ISHIGURO PARLAVA del suo romanzo, ma più in generale delle proprie convinzioni: era seduto su un divano appoggiato alle pareti spoglie dell’Hempel Hotel di Londra, il cui ingresso esibiva una aiuola con quarantanove orchidee bianche (sette volte sette, il numero eletto della filosofia Feng Shui), dove ci incontrammo nel settembre del 2000. Quando eravamo orfani era appena uscito e riproponeva la ricapitolazione di una vita, insieme al rimpianto di non potere recuperare quel che il tempo ha portato via con sé. Voce narrante, un grande detective inglese di nome Christopher Banks, che rievoca la sua infanzia a Shanghai, quando con i genitori e l’amico giapponese Akira consumava l’idillio dei suoi anni migliori. Intanto, fuori dai lussuosi confini della Concessione Internazionale, nei quartieri cinesi, ogni giorno migliaia di nuovi adepti venivano guadagnati alla causa dell’oppio: tossicodipendenza, miseria e degrado crescevano insieme agli enormi profitti derivati dalle importazioni dall’India, di cui erano responsabili svariate compagnie internazionali, non ultima quella alle cui dipendenze lavorava il padre di Christopher.
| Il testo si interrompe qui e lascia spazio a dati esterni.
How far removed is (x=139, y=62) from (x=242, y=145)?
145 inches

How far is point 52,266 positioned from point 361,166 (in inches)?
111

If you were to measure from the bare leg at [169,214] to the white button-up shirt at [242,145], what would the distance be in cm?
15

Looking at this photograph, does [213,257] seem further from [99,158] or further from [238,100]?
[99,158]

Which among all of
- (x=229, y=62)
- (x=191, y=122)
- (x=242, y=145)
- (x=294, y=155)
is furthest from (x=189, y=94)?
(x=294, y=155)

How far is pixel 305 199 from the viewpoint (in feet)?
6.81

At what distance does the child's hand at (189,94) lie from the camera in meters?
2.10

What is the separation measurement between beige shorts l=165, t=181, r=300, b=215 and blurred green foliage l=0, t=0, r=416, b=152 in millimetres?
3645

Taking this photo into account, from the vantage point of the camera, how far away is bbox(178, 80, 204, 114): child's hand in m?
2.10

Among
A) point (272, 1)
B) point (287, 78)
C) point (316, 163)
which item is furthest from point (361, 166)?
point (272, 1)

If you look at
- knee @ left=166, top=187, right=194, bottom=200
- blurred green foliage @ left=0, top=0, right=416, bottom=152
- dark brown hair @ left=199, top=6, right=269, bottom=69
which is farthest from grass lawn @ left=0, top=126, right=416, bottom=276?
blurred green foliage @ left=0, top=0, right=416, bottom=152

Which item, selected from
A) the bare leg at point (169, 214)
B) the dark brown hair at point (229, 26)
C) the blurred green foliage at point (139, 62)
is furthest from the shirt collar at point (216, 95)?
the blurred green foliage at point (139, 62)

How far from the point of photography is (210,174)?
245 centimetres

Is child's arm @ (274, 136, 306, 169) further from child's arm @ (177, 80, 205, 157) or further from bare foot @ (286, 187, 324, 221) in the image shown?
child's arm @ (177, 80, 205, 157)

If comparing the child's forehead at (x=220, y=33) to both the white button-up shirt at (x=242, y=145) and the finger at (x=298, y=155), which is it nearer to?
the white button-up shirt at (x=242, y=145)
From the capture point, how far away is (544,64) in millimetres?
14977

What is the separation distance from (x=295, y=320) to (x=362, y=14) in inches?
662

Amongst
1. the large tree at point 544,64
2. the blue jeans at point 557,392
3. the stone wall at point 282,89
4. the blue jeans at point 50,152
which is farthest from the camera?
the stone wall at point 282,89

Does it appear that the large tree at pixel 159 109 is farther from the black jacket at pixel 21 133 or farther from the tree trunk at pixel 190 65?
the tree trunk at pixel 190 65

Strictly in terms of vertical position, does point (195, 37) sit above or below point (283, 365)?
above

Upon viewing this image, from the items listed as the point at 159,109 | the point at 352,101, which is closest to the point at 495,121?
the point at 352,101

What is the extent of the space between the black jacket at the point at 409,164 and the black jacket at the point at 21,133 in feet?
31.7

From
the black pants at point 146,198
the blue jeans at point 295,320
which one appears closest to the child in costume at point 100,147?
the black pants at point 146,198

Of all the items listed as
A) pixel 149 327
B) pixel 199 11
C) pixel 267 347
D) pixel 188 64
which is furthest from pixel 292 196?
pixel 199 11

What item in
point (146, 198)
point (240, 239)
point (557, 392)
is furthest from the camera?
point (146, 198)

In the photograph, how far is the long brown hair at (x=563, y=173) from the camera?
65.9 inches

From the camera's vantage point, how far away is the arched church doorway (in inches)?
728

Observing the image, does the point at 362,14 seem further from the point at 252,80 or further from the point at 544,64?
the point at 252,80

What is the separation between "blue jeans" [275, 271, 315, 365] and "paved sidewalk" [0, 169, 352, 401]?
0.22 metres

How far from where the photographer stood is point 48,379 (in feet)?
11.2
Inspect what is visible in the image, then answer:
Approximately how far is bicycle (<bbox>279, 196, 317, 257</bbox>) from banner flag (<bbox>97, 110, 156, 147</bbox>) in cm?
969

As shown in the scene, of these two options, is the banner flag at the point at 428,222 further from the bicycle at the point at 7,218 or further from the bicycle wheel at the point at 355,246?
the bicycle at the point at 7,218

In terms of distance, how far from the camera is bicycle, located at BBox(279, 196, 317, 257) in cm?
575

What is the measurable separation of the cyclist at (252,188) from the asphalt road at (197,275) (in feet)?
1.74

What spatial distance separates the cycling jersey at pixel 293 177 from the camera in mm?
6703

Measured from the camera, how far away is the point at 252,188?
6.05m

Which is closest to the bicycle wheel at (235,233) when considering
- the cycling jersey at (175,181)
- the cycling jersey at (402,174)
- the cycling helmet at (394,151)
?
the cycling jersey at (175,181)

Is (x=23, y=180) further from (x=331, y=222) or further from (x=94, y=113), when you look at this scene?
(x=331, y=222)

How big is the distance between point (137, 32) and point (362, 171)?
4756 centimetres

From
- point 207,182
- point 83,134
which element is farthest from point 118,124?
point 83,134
Poi, una precipitazione della trama fa sì che il romanzo si trasformi nel più convenzionale fra quelli concepiti da Ishiguro, dove le svolte dell’intreccio hanno un ruolo cruciale. «In un certo senso – spiegò – ho pensato che una cornice tradizionale mi avrebbe dato modo di prendermi licenze maggiori, di introdurre delle stranezze».
Nelle critiche che sono state rivolte ai libri dello scrittore ieri premiato con il Nobel, si è citata spesso quella che è invece, patentemente, una qualità: il fatto che la sua sia una prosa molto controllata, dove emozioni fin troppo sorvegliate filtrano in uno stile impeccabilmente privo di increspature, di «sporcature» lessicali. Ishiguro riconduce queste peculiarità della sua scrittura al fatto che entrambe le culture nelle quali è cresciuto, quella giapponese e quella inglese, tendono a privilegiare il contenimento delle emozioni.

FORSE ANCHE QUESTA amministrazione vigile delle sue urgenze psichiche ha contribuito a permettergli, nell’età del narcisimo, dieci anni di assenza dalle scene della letteratura, prima che si ripresentasse, nel 2015, con un romanzo completamente diverso da tutti i suoi precedenti: straniante, per certi versi remoto come una fiaba, e tuttavia ancora una volta abilmente allusivo dei nostri dubbi privati e dei drammi di intere popolazioni in guerra.